Specifically, one could attach to each building block (at particular sites on its surface, here called "C sites" for "complementary") a few different single-stranded DNA molecules, and (at "P sites", for "permanent") a few non-specific permanent binding sites. (The P sites will probably be sites capable of forming covalent crosslinks, though other choices are conceivable; several choices of chemistry for covalent crosslinking are already in wide use in molecular biology. Also, it will sometimes be convenient for an assembly consisting of a DNA strand and one or more P sites to be added to each C site already on the protein, rather than for the protein to start out with separate P sites and C sites.)
During assembly of several MBBs into one structure, the P sites are prevented from reacting initially by maintaining a chemical environment preventing reaction until the DNAs are hybridized, after which each P site is only able to contact that P site with which it is meant to react. The chemical environment is then changed to permit reaction (e.g. by the addition of appropriate crosslinking reagents, active only at the P sites).
That is, DNA hybridization (joining of very-easy-to-design, very-specific complementary "surfaces") guides self-assembly, allowing non-specific connection sites designed solely for their chemical/mechanical properties to be uniquely paired.
The problem of making a MBB by attaching a different DNA sequence to each of several specific sites on a protein is the only part of the DGAP invention without a direct precedent in current molecular biology.

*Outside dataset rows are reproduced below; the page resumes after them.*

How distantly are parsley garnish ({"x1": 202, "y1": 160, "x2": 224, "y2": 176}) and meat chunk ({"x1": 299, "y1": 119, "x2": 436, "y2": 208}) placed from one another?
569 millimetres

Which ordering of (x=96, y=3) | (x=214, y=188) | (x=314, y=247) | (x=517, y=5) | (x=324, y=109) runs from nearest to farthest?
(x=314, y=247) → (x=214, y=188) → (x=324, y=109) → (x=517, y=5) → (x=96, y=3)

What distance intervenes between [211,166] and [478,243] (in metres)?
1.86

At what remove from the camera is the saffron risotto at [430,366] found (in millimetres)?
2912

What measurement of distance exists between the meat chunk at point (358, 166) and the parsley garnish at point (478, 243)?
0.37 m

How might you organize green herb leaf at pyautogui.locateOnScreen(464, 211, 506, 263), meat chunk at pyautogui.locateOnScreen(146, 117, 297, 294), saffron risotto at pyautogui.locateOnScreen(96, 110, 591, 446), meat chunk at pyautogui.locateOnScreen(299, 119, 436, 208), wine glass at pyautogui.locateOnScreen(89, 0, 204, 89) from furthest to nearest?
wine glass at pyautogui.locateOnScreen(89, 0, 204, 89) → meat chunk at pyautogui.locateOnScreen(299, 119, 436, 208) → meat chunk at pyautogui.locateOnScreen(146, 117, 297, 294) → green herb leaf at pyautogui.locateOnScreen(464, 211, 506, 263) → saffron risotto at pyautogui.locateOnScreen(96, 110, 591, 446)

We have developed several possible methods of solving it (the best of which we are keeping under nondisclosure), and this is the main focus of our present research; fully developing one of these methods and putting it into practice will require some research and development in the laboratory. The kinds of equipment and procedures required for performing the R&D on any of our proposed DNA-attachment methods are standard in molecular biology.

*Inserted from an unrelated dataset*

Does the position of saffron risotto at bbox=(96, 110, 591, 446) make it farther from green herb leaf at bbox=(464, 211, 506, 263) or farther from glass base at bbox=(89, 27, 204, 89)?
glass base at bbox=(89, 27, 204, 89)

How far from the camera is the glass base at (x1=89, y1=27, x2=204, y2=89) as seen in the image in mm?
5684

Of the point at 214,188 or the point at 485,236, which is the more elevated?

For making large structures out of networks of linked MBBs, the average MBB must be directly linked to more than two neighbors, preferably at least 3 or 4 if the structures should be rigid. The number of C sites and P sites on each MBB needed to accomplish this depends on the specific design of an assembly of MBBs; for ease of designing assemblies without this connectivity being a limiting factor, we should be able to add different DNA sequences to at least 6 different sites on one protein (taking advantage of the possibility of connecting the C site to the middle of the DNA strand, so there would be 12 different DNA sequences leaving the MBB). The methods we are investigating should be able to accomplish this; if they can't, as few as 4 or even 3 separate C sites per protein would still be useful for many applications, with more design effort required for some of them.